Supplementary Figure 3: Spatiotemporal analysis of microglial expansion and redistribution in the injured facial nucleus.

(a) Coronal brain section of a Cx3cr1^GFP/+ mouse 7d post facial nerve lesion depicts areas analyzed for kinetics of microglial proliferation in the facial nucleus degeneration model. Microglial cells were marked by GFP (green). Neurons were immunolabeled with NeuN (blue) to locate the facial nucleus in the pons. The facial nucleus, a 200 μm broad perinuclear zone, and the parvicellular reticular nucleus, alpha part (PCRtA) were isolated in equal dimensions on lesion and contralateral sides for quantification of GFP⁺ microglia using the Imaris software.

(b) Quantification of GFP⁺ microglial cells in contralateral (black) and injured (red) facial nuclei from onset (1 to 2d) to peak (7 and 14d) to resolution of injury (60d) in 8-14 weeks old female Cx3cr1^GFP/+ mice.

(c) Representative confocal images of microglia (GFP, green) with DAPI nuclear counterstain (blue) in matched facial nuclei during the time course of injury.

(d) Kinetics of microglial proliferation indicated by Ki67 immunohistochemistry.

(e) Representative confocal images for d. Microglia took on less ramified and more amoeboid morphology at 2 d after the lesion. GFP⁺ microglia (green), Ki67 (magenta) and DAPI (blue).

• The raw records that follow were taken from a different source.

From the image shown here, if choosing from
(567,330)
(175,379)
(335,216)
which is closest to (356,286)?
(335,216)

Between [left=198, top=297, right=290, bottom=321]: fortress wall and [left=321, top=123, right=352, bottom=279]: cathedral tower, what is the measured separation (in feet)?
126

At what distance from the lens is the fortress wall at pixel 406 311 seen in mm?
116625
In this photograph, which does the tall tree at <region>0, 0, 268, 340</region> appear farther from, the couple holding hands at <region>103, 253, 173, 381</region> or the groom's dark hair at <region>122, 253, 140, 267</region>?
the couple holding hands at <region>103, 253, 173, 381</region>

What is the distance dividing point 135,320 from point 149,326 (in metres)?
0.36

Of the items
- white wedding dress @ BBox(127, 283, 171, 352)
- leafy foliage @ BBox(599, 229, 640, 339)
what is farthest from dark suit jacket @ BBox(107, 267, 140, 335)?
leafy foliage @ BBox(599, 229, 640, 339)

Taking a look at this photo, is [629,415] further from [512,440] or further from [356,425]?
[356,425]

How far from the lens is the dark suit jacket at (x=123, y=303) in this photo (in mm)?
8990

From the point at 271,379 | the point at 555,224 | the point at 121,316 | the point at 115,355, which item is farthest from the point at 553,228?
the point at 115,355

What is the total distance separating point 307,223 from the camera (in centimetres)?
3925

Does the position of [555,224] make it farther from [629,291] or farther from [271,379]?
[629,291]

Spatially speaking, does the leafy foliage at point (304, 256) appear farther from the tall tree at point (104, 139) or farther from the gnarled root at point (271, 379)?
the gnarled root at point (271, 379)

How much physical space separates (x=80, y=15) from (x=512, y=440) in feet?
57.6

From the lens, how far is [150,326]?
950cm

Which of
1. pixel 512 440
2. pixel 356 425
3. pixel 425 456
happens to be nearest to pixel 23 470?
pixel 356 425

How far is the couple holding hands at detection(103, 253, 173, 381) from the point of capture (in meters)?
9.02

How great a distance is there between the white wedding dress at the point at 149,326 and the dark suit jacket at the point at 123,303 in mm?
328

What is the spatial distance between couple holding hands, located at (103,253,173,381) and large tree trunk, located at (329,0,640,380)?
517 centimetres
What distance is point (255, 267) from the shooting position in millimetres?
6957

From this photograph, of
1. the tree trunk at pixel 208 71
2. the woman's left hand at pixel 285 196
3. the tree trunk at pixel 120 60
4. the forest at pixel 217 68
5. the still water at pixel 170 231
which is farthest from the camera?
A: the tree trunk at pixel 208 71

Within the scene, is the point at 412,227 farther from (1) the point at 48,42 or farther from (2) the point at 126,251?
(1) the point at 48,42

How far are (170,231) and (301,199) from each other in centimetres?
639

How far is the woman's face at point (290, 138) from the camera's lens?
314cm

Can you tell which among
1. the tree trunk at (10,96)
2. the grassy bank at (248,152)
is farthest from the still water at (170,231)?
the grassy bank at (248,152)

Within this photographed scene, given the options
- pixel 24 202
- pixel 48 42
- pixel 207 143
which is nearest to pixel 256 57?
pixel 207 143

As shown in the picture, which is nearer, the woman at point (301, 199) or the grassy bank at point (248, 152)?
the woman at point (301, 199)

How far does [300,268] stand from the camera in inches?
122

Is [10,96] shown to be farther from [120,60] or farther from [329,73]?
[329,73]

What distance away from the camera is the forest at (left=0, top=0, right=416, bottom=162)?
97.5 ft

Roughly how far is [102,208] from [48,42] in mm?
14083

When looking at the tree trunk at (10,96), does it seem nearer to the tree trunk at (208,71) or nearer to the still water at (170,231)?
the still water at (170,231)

(f) Kinetics of microglial activation indicated by MHC class II immunohistochemistry.

(g) Representative confocal images for f. Microglia were highly activated and assumed a rod-like or amoeboid morphology 7d following nerve transection. GFP⁺ microglia (green), MHC class II (magenta) and DAPI (blue).

Data are represented as mean ± SEM in b, d and f. n = 4 (1 d), 5 (2 d), 6 (7 d), 5 (14 d) and 7 (60 d) mice pooled from five experiments, 3-6 sections each. Two-way ANOVA, * P = 0.0358 in b, ** P = 0.0036 in b, 0.00110 in f, *** P < 0.001 in b, d and f. Scale bars, 50 μm in c, 20 μm in e and g.